■ **Work required**
Put the lines of the records into a JSON list of strings, one string per line, with blank lines left out. Begin at the line that contains "At what distance are" and continue through the end of the records.

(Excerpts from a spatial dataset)
■ ■ ■

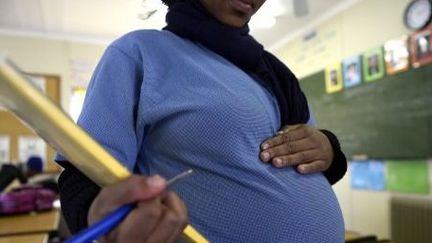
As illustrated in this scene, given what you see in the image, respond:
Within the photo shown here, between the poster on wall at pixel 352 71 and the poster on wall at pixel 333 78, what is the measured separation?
0.07 m

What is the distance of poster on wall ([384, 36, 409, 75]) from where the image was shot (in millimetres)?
2690

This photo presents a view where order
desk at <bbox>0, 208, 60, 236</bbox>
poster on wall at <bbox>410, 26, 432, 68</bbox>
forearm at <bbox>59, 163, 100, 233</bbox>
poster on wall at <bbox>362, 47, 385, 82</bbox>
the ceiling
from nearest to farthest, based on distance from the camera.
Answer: forearm at <bbox>59, 163, 100, 233</bbox>, desk at <bbox>0, 208, 60, 236</bbox>, poster on wall at <bbox>410, 26, 432, 68</bbox>, poster on wall at <bbox>362, 47, 385, 82</bbox>, the ceiling

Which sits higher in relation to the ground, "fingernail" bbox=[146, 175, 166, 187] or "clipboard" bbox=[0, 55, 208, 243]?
"clipboard" bbox=[0, 55, 208, 243]

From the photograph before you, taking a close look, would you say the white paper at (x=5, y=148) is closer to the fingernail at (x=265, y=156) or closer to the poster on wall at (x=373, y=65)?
the poster on wall at (x=373, y=65)

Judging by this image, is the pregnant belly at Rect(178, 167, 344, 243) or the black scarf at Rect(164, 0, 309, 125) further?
the black scarf at Rect(164, 0, 309, 125)

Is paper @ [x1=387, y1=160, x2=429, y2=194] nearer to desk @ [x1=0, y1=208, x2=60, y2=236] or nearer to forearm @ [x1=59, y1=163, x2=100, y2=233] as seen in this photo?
desk @ [x1=0, y1=208, x2=60, y2=236]

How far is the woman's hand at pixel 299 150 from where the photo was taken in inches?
24.7

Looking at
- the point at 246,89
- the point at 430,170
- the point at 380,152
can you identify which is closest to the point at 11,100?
the point at 246,89

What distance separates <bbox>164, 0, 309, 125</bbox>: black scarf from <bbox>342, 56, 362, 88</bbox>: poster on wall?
2.55 m

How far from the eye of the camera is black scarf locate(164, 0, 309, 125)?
72cm

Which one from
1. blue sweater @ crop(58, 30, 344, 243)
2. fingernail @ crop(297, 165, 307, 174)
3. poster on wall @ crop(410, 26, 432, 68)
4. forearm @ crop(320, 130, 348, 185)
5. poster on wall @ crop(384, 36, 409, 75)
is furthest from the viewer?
poster on wall @ crop(384, 36, 409, 75)

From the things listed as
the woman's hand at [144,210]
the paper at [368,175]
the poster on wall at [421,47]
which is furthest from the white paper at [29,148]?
the woman's hand at [144,210]

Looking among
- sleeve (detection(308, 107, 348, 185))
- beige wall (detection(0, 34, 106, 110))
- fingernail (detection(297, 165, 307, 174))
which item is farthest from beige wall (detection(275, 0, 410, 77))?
fingernail (detection(297, 165, 307, 174))

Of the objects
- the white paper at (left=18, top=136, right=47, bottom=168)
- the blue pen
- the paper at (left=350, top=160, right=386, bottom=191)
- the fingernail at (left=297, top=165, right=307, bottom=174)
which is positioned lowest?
the white paper at (left=18, top=136, right=47, bottom=168)
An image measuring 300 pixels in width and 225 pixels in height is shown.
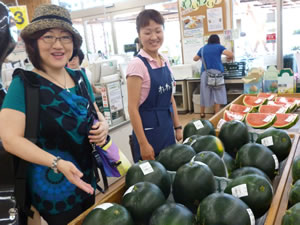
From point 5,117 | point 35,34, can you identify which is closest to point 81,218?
point 5,117

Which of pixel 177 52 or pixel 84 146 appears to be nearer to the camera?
pixel 84 146

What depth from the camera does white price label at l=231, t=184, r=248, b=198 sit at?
36.4 inches

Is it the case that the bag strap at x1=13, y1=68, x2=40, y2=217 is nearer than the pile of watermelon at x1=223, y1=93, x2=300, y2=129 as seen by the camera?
Yes

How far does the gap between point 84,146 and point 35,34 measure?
0.57 m

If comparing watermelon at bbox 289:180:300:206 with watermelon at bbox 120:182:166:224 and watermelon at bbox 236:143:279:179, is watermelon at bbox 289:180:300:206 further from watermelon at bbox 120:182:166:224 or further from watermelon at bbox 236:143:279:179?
watermelon at bbox 120:182:166:224

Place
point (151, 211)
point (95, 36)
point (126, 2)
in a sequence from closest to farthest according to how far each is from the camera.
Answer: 1. point (151, 211)
2. point (126, 2)
3. point (95, 36)

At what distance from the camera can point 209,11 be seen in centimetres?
603

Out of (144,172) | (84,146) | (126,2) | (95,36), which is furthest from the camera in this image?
(95,36)

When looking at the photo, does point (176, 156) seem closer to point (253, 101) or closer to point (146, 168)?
point (146, 168)

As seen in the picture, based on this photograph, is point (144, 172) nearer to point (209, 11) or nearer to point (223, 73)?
point (223, 73)

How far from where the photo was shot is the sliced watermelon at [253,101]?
2.46m

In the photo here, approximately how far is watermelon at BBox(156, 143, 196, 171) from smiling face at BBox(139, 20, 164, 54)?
0.84m

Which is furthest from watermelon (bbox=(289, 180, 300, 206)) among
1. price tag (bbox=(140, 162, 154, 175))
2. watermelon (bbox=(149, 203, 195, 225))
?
price tag (bbox=(140, 162, 154, 175))

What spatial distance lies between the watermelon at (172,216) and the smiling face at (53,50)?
2.73 ft
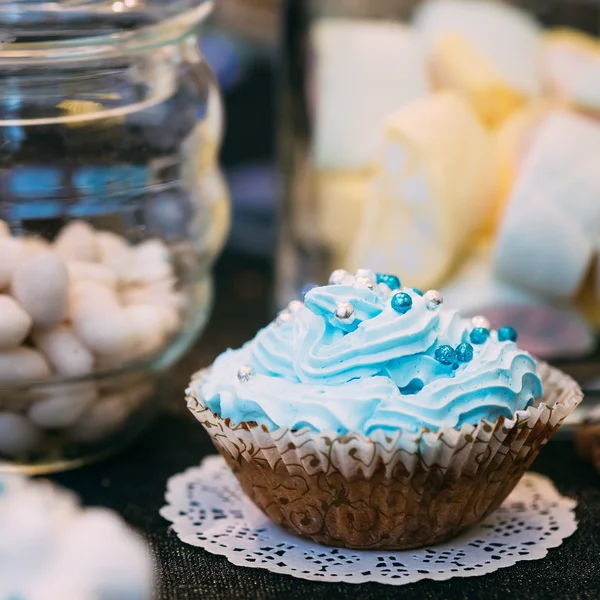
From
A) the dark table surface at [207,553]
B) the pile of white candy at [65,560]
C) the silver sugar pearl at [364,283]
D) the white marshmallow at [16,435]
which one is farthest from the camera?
the white marshmallow at [16,435]

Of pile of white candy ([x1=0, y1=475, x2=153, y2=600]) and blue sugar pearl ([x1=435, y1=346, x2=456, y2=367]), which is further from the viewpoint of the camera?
blue sugar pearl ([x1=435, y1=346, x2=456, y2=367])

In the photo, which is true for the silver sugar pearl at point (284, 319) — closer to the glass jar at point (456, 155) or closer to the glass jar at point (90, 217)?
the glass jar at point (90, 217)

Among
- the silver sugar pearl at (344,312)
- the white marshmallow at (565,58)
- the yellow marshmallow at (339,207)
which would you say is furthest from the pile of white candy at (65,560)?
the white marshmallow at (565,58)

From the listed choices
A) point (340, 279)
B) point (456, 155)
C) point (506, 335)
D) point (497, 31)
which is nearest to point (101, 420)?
point (340, 279)

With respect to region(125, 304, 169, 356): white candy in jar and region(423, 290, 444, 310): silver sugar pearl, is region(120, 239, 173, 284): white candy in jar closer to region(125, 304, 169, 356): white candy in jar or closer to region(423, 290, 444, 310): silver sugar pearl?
region(125, 304, 169, 356): white candy in jar

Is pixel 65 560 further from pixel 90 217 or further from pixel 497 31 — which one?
pixel 497 31

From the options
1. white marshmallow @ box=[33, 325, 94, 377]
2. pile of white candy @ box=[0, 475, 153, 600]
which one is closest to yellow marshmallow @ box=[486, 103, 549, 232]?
white marshmallow @ box=[33, 325, 94, 377]

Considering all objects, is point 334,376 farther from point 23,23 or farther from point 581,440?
point 23,23

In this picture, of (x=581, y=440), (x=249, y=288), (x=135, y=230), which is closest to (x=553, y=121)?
(x=581, y=440)
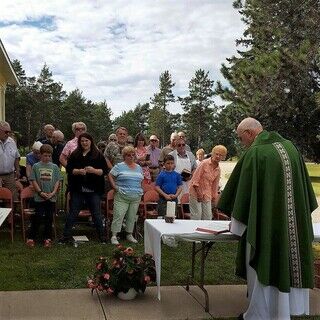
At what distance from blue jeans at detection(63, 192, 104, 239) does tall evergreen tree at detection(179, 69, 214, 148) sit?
2749 inches

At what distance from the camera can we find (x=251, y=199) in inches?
176

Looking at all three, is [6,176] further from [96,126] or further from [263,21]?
[96,126]

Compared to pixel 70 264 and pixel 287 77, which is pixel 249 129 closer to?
pixel 70 264

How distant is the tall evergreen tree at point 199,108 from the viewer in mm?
78500

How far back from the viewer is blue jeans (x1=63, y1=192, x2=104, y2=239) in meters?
7.92

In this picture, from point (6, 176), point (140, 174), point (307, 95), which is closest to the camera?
point (140, 174)

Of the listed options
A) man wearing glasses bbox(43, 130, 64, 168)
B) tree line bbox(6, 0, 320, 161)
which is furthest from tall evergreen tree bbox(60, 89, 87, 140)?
man wearing glasses bbox(43, 130, 64, 168)

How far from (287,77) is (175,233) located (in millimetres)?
21317

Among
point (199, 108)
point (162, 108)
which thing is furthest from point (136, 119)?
point (199, 108)

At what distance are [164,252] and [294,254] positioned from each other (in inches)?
135

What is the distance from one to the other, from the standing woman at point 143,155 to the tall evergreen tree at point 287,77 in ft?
50.3

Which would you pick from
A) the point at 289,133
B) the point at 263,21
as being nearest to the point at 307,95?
the point at 289,133

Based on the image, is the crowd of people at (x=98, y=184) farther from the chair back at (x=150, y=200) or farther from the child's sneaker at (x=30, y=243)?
the chair back at (x=150, y=200)

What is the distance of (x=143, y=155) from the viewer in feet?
31.5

■ ■ ■

■ **Task output**
[
  "At what distance are [164,252] and [294,254] positioned from each other (in inches)?",
  "135",
  "What is the distance from one to the other, from the standing woman at point 143,155 to the tall evergreen tree at point 287,77 in ft?",
  "50.3",
  "Which would you pick from",
  "A) the point at 289,133",
  "B) the point at 263,21",
  "as being nearest to the point at 307,95?",
  "the point at 289,133",
  "Based on the image, is the crowd of people at (x=98, y=184) farther from the chair back at (x=150, y=200) or farther from the child's sneaker at (x=30, y=243)?",
  "the chair back at (x=150, y=200)",
  "What is the distance of (x=143, y=155) from the viewer in feet?",
  "31.5"
]